- Government seeking ways to trim $102 billion capital spending
- Slump in oil price prompting review of next year's budget
Saudi Arabia is seeking advice on how to cut billions of dollars from next year’s budget because of the slump in crude prices, according to two people familiar with the matter.
The government is working with advisers on a review of capital spending plans and may delay or shrink some infrastructure projects to save money, the people said, asking not to be identified as the information is private. The government is in the early stages of the review and could look at cutting investment spending, estimated to be about 382 billion riyals ($102 billion) this year, by about 10 percent or more, the people said. Current spending on areas such as public sector salaries wouldn’t be affected, the people said.
The Arab world’s largest economy is expected to post a budget deficit of almost 20 percent of gross domestic product this year, according to the International Monetary Fund. With income from oil accounting for about 90 percent of revenue, a more than 50 percent drop in prices in the past 12 months has put pressure on the nation’s finances. The country has raised at least 35 billion riyals from local bond markets this year, the first time it has issued securities with a maturity of over 12 months since 2007.
“This is a response to the lower oil prices but also to the fact that capital spending has been growing strongly over the past few years,” Fahad Alturki, chief economist and head of research at Jadwa Investment Co., said by phone from Riyadh Tuesday. “Although a cut in capital spending will impact economic growth, the non-oil sector is not as reliant on government spending as it was 20 or 30 years ago.”
Capital investment accounts for less than half the government’s outgoings, with current spending estimated at 854 billion riyals, according to a report issued by Samba Financial Group on Aug. 18. Saudi Arabia needs “comprehensive energy price reforms, firm control of the public sector wage bill, greater efficiency in public sector investment,” the IMF said this month. “The sharp drop in oil revenues and continued expenditure growth would result in a very large fiscal deficit this year and over the medium term, eroding the fiscal buffers built up over the past decade.”
The Ministry of Finance declined to comment.
Economic growth will slow this year and next as the government is forced to reduce spending, the IMF said.
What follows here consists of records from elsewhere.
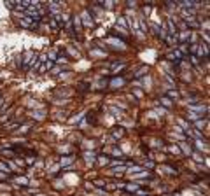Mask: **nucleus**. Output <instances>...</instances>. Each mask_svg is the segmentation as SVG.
<instances>
[]
</instances>
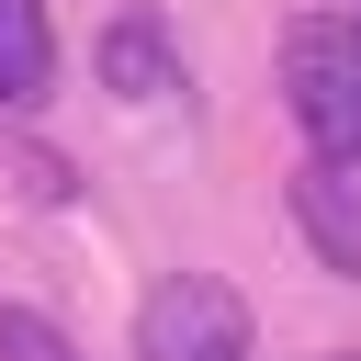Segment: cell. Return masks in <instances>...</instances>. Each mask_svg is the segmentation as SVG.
Returning <instances> with one entry per match:
<instances>
[{
    "mask_svg": "<svg viewBox=\"0 0 361 361\" xmlns=\"http://www.w3.org/2000/svg\"><path fill=\"white\" fill-rule=\"evenodd\" d=\"M338 361H361V350H338Z\"/></svg>",
    "mask_w": 361,
    "mask_h": 361,
    "instance_id": "52a82bcc",
    "label": "cell"
},
{
    "mask_svg": "<svg viewBox=\"0 0 361 361\" xmlns=\"http://www.w3.org/2000/svg\"><path fill=\"white\" fill-rule=\"evenodd\" d=\"M293 226H305V248H316L338 282H361V180H350V158H316V147H305V169H293Z\"/></svg>",
    "mask_w": 361,
    "mask_h": 361,
    "instance_id": "3957f363",
    "label": "cell"
},
{
    "mask_svg": "<svg viewBox=\"0 0 361 361\" xmlns=\"http://www.w3.org/2000/svg\"><path fill=\"white\" fill-rule=\"evenodd\" d=\"M45 90H56V23H45V0H0V102L34 113Z\"/></svg>",
    "mask_w": 361,
    "mask_h": 361,
    "instance_id": "5b68a950",
    "label": "cell"
},
{
    "mask_svg": "<svg viewBox=\"0 0 361 361\" xmlns=\"http://www.w3.org/2000/svg\"><path fill=\"white\" fill-rule=\"evenodd\" d=\"M135 361H248V293L214 271H169L135 305Z\"/></svg>",
    "mask_w": 361,
    "mask_h": 361,
    "instance_id": "7a4b0ae2",
    "label": "cell"
},
{
    "mask_svg": "<svg viewBox=\"0 0 361 361\" xmlns=\"http://www.w3.org/2000/svg\"><path fill=\"white\" fill-rule=\"evenodd\" d=\"M282 102L316 158H361V23H338V11L282 23Z\"/></svg>",
    "mask_w": 361,
    "mask_h": 361,
    "instance_id": "6da1fadb",
    "label": "cell"
},
{
    "mask_svg": "<svg viewBox=\"0 0 361 361\" xmlns=\"http://www.w3.org/2000/svg\"><path fill=\"white\" fill-rule=\"evenodd\" d=\"M102 90H124V102H180V45H169L147 11H113V23H102Z\"/></svg>",
    "mask_w": 361,
    "mask_h": 361,
    "instance_id": "277c9868",
    "label": "cell"
},
{
    "mask_svg": "<svg viewBox=\"0 0 361 361\" xmlns=\"http://www.w3.org/2000/svg\"><path fill=\"white\" fill-rule=\"evenodd\" d=\"M0 361H79V350H68V327H56V316L0 305Z\"/></svg>",
    "mask_w": 361,
    "mask_h": 361,
    "instance_id": "8992f818",
    "label": "cell"
}]
</instances>
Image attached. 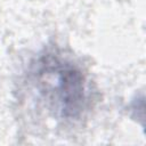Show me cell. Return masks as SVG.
<instances>
[{"instance_id": "cell-1", "label": "cell", "mask_w": 146, "mask_h": 146, "mask_svg": "<svg viewBox=\"0 0 146 146\" xmlns=\"http://www.w3.org/2000/svg\"><path fill=\"white\" fill-rule=\"evenodd\" d=\"M35 73L40 92L56 112L67 119L81 114L87 102L86 80L73 63L48 54L38 62Z\"/></svg>"}]
</instances>
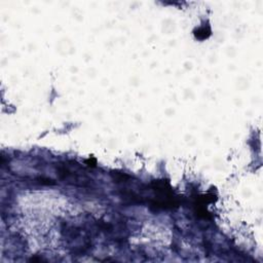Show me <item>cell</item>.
I'll use <instances>...</instances> for the list:
<instances>
[{
    "mask_svg": "<svg viewBox=\"0 0 263 263\" xmlns=\"http://www.w3.org/2000/svg\"><path fill=\"white\" fill-rule=\"evenodd\" d=\"M62 234L67 249L76 256L84 254L91 247L90 234L81 227L65 224Z\"/></svg>",
    "mask_w": 263,
    "mask_h": 263,
    "instance_id": "7a4b0ae2",
    "label": "cell"
},
{
    "mask_svg": "<svg viewBox=\"0 0 263 263\" xmlns=\"http://www.w3.org/2000/svg\"><path fill=\"white\" fill-rule=\"evenodd\" d=\"M38 183L40 184H43V185H53L54 182L51 180V179H47V178H38Z\"/></svg>",
    "mask_w": 263,
    "mask_h": 263,
    "instance_id": "5b68a950",
    "label": "cell"
},
{
    "mask_svg": "<svg viewBox=\"0 0 263 263\" xmlns=\"http://www.w3.org/2000/svg\"><path fill=\"white\" fill-rule=\"evenodd\" d=\"M195 37L197 38V39H200V40H203V39H205V38H208L209 36H210V34H211V30H210V28L209 27H200V28H198L196 31H195Z\"/></svg>",
    "mask_w": 263,
    "mask_h": 263,
    "instance_id": "277c9868",
    "label": "cell"
},
{
    "mask_svg": "<svg viewBox=\"0 0 263 263\" xmlns=\"http://www.w3.org/2000/svg\"><path fill=\"white\" fill-rule=\"evenodd\" d=\"M147 202L155 210H170L179 206V197L166 180H155L148 187Z\"/></svg>",
    "mask_w": 263,
    "mask_h": 263,
    "instance_id": "6da1fadb",
    "label": "cell"
},
{
    "mask_svg": "<svg viewBox=\"0 0 263 263\" xmlns=\"http://www.w3.org/2000/svg\"><path fill=\"white\" fill-rule=\"evenodd\" d=\"M57 174L65 182L79 187H87L91 181L74 161L60 162L57 165Z\"/></svg>",
    "mask_w": 263,
    "mask_h": 263,
    "instance_id": "3957f363",
    "label": "cell"
}]
</instances>
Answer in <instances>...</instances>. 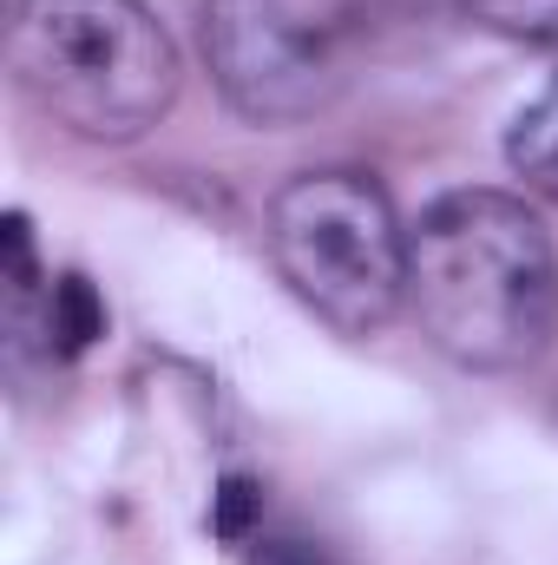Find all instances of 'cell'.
Returning a JSON list of instances; mask_svg holds the SVG:
<instances>
[{
	"instance_id": "3",
	"label": "cell",
	"mask_w": 558,
	"mask_h": 565,
	"mask_svg": "<svg viewBox=\"0 0 558 565\" xmlns=\"http://www.w3.org/2000/svg\"><path fill=\"white\" fill-rule=\"evenodd\" d=\"M270 264L335 335H382L408 309V224L368 171H296L270 198Z\"/></svg>"
},
{
	"instance_id": "2",
	"label": "cell",
	"mask_w": 558,
	"mask_h": 565,
	"mask_svg": "<svg viewBox=\"0 0 558 565\" xmlns=\"http://www.w3.org/2000/svg\"><path fill=\"white\" fill-rule=\"evenodd\" d=\"M13 86L93 145L144 139L178 99V46L144 0H13Z\"/></svg>"
},
{
	"instance_id": "6",
	"label": "cell",
	"mask_w": 558,
	"mask_h": 565,
	"mask_svg": "<svg viewBox=\"0 0 558 565\" xmlns=\"http://www.w3.org/2000/svg\"><path fill=\"white\" fill-rule=\"evenodd\" d=\"M99 335H106V302H99V289L79 277V270H66V277L53 282V302H46V349H53V355H86Z\"/></svg>"
},
{
	"instance_id": "4",
	"label": "cell",
	"mask_w": 558,
	"mask_h": 565,
	"mask_svg": "<svg viewBox=\"0 0 558 565\" xmlns=\"http://www.w3.org/2000/svg\"><path fill=\"white\" fill-rule=\"evenodd\" d=\"M204 60L217 93L250 126H296L315 119L335 93V53L315 20H302L289 0H204Z\"/></svg>"
},
{
	"instance_id": "8",
	"label": "cell",
	"mask_w": 558,
	"mask_h": 565,
	"mask_svg": "<svg viewBox=\"0 0 558 565\" xmlns=\"http://www.w3.org/2000/svg\"><path fill=\"white\" fill-rule=\"evenodd\" d=\"M250 565H342L329 546H315V540H296V533H277V540H257V553Z\"/></svg>"
},
{
	"instance_id": "1",
	"label": "cell",
	"mask_w": 558,
	"mask_h": 565,
	"mask_svg": "<svg viewBox=\"0 0 558 565\" xmlns=\"http://www.w3.org/2000/svg\"><path fill=\"white\" fill-rule=\"evenodd\" d=\"M408 309L420 335L473 375L539 362L558 335V244L546 217L493 184L433 198L408 224Z\"/></svg>"
},
{
	"instance_id": "5",
	"label": "cell",
	"mask_w": 558,
	"mask_h": 565,
	"mask_svg": "<svg viewBox=\"0 0 558 565\" xmlns=\"http://www.w3.org/2000/svg\"><path fill=\"white\" fill-rule=\"evenodd\" d=\"M506 164H513V178H519L533 198L558 204V79L539 99L519 106V119H513V132H506Z\"/></svg>"
},
{
	"instance_id": "7",
	"label": "cell",
	"mask_w": 558,
	"mask_h": 565,
	"mask_svg": "<svg viewBox=\"0 0 558 565\" xmlns=\"http://www.w3.org/2000/svg\"><path fill=\"white\" fill-rule=\"evenodd\" d=\"M257 513H264V487L244 480V473H230V480L217 487V500H211V526H217V540H250Z\"/></svg>"
}]
</instances>
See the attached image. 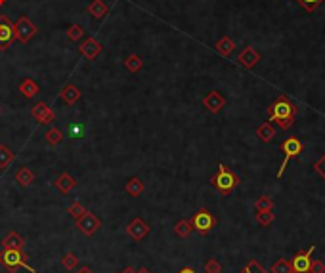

Gross domestic product will probably expand 2.8 percent this year and 2.4 percent in 2016, it said. The government should also introduce value-added and land taxes, the IMF said.
Oil’s fall is already prompting Saudi Arabia to reconsider some of its spending commitments. Fuel subsidies alone will cost Saudi Arabia as much as 195 billion riyals this year, according to Samba and Central bank Governor Fahad al-Mubarak has called for a review of price subsidies. The United Arab Emirates removed fuel subsidies earlier this month, allowing prices to rise about 24 percent as it seeks to improve the country’s fiscal position.
The drop in oil revenues combined with a war in Yemen and a boost in domestic spending led Saudi Arabia’s net foreign assets to fall for a fifth consecutive month in June. Reserves stood at $664.4 billion, down from $724.5 billion in January.
Crude at $40 a barrel is unsustainable and prices will have to rise as supply drops out of the market, Norwegian Oil Minister Tord Lien said Tuesday in an interview in Oslo.